Large files on memory stick

peterpi

Member
I know that there is a 4GB limit with a FAT32 stick and I've tried so many different format, standards, EXT3 etc I've lost my way. Whats the accepted way of formatting a 16GB stick, so that I can read it on my VISTA / UBUNTU laptop.

I was going to include all the stuff I've tried, but as none worked, it would have been a waste of time and bandwidth.:)
 
EXT2 is probably the best bet. There are drivers available for Windows and Ubuntu will read it fine. EXT3 is a bad idea on a flash drive.
 
Ext2 if you don't want to install the custom firmware, but if you do then NTFS is the obvious way to go.
 
I used a program called "EASUS Partition Master", and formatted EXT2. I was able to copy an 8GB file to the USB drive, and read it on my Laptop. I wonder how you can tell when the file has been copied? You get the star twirly thing at the top right hand corner, but that disappears after a short while and I have to press buttons on my remote to get it back and see if the copy process is still active.
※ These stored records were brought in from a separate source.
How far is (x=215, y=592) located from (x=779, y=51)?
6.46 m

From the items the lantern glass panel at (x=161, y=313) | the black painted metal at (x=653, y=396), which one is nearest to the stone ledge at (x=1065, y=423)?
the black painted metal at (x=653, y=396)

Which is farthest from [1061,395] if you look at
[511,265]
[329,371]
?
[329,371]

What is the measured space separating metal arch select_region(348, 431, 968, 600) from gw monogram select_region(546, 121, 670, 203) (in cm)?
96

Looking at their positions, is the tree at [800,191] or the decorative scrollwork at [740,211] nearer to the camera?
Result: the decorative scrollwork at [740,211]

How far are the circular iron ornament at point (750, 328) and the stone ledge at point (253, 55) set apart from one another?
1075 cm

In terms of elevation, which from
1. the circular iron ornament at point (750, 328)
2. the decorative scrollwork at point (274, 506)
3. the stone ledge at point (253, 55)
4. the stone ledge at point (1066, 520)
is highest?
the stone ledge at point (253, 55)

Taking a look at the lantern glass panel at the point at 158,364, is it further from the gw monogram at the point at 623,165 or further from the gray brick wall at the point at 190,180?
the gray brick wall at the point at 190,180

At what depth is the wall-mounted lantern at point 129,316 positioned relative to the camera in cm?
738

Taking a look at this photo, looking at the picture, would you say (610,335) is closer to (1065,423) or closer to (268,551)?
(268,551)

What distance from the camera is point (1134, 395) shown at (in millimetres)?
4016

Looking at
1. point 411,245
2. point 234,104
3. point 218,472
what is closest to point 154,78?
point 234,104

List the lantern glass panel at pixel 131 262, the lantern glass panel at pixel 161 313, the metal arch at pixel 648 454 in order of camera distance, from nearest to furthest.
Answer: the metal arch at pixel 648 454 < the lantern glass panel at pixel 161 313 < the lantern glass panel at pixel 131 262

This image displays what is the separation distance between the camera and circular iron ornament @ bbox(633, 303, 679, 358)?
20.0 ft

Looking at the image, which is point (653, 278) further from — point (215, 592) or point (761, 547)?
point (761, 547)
Is there any other indication of "the state of play", whilst moving files to the USB?
 
Seasons Greetings All.

As a follow on to this thread, I'm still using EASEUS Partition Master to format USB sticks, but it is slow, an hour or more for 16 G Byte. Is there any alternative, or is it just a property of memory sticks that they take a long time to format?
 
Seasons Greetings All.

As a follow on to this thread, I'm still using EASEUS Partition Master to format USB sticks, but it is slow, an hour or more for 16 G Byte. Is there any alternative, or is it just a property of memory sticks that they take a long time to format?
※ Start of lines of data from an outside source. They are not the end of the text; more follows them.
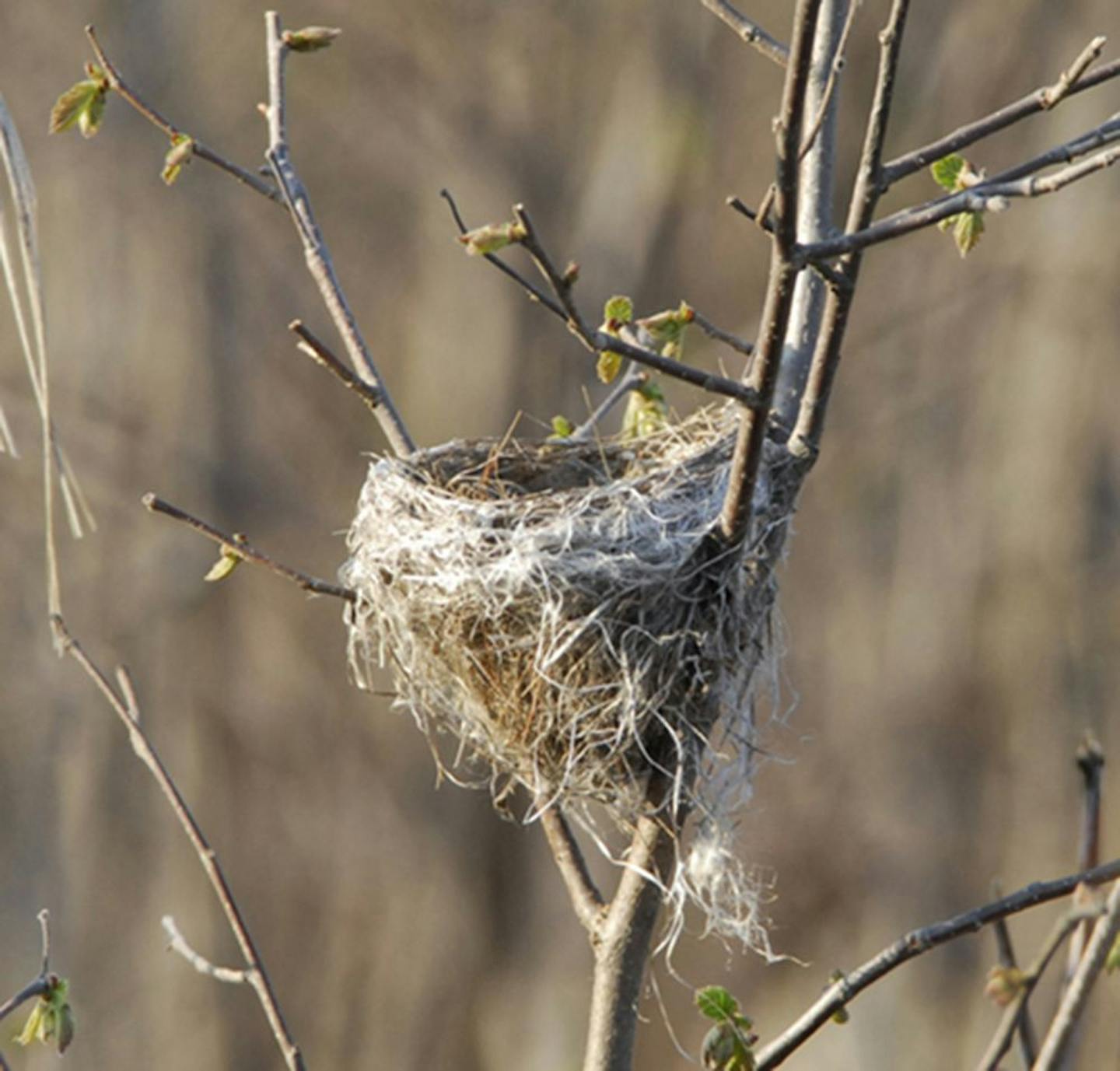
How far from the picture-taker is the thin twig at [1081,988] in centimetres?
208

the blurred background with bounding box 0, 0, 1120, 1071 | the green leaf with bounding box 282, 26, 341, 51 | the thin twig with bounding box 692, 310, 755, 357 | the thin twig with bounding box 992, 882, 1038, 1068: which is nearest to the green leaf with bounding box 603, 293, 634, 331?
the thin twig with bounding box 692, 310, 755, 357

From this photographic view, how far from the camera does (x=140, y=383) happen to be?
8.48 metres

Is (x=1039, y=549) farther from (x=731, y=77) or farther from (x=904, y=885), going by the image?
(x=731, y=77)

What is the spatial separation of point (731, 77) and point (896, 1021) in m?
4.80

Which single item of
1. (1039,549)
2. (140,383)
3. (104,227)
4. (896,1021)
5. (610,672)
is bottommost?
(610,672)

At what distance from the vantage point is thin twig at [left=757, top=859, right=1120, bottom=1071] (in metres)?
2.14

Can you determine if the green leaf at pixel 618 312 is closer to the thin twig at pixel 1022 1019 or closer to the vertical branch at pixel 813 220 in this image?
the vertical branch at pixel 813 220

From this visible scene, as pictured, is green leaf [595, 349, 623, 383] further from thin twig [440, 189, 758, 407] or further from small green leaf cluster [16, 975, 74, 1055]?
small green leaf cluster [16, 975, 74, 1055]

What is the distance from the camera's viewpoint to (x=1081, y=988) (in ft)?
6.95

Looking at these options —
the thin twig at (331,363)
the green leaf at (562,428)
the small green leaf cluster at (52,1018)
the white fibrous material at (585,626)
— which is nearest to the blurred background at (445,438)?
the green leaf at (562,428)

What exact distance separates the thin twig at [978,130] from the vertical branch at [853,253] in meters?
0.03

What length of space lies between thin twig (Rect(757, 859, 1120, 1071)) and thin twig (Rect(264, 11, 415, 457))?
1.06 metres

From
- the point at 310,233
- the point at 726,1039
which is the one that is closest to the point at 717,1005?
the point at 726,1039

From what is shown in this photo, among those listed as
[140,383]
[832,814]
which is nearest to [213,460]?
[140,383]
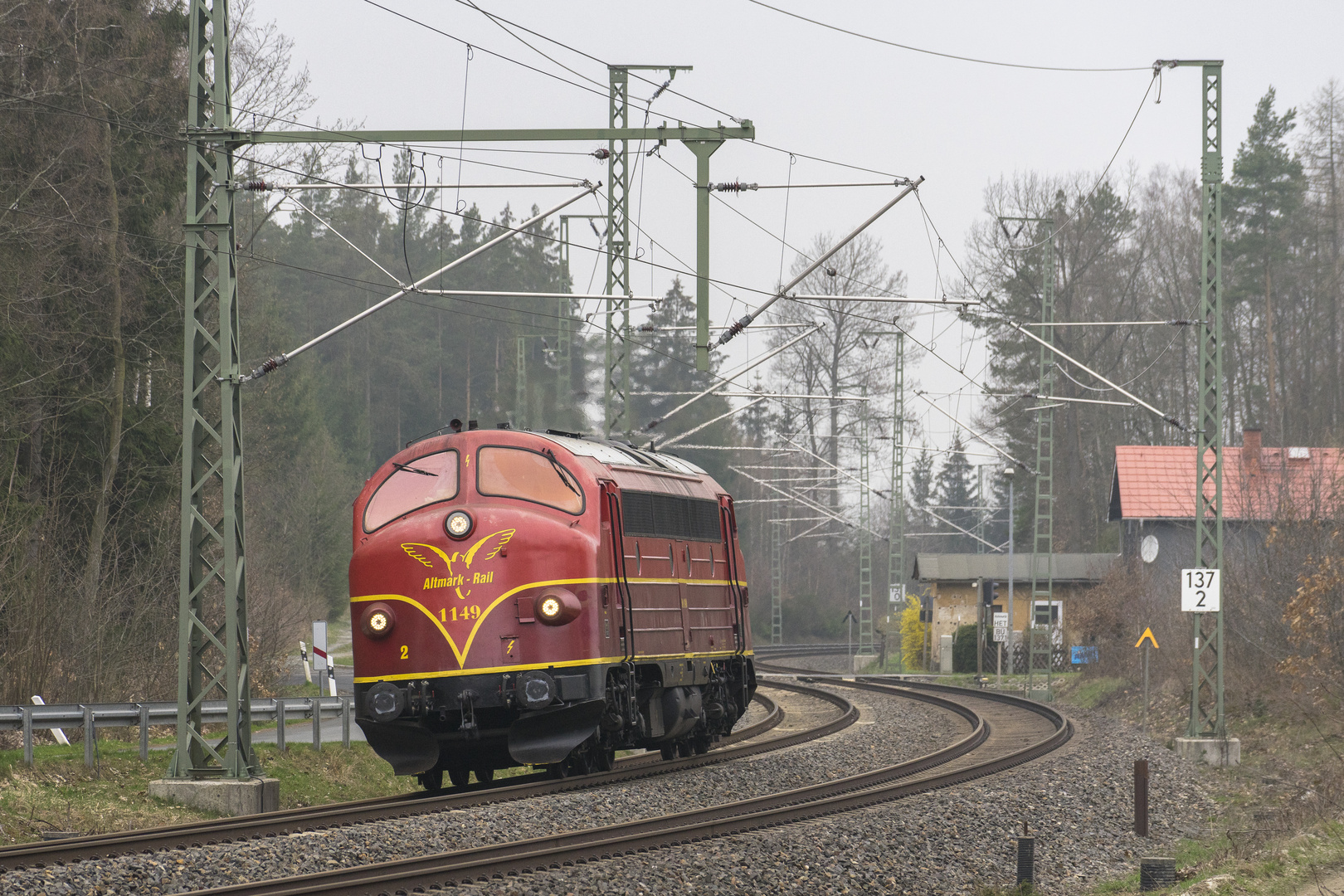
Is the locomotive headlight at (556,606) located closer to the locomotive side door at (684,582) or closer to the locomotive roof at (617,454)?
the locomotive roof at (617,454)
If it is writing to each sector (not needed for memory sticks), then it may be getting confused. Really all a format of a memory stick needs to do is set up the partition table and initialise the FAT. The stick itself will already be set up for 512 byte sectors and can't be changed from that, unlike a hard disk. What does happen is the internal memory stick controller remaps the active memory block against the logical sector number when a write occurs so that the memory gets whats is known as 'wear levelling'.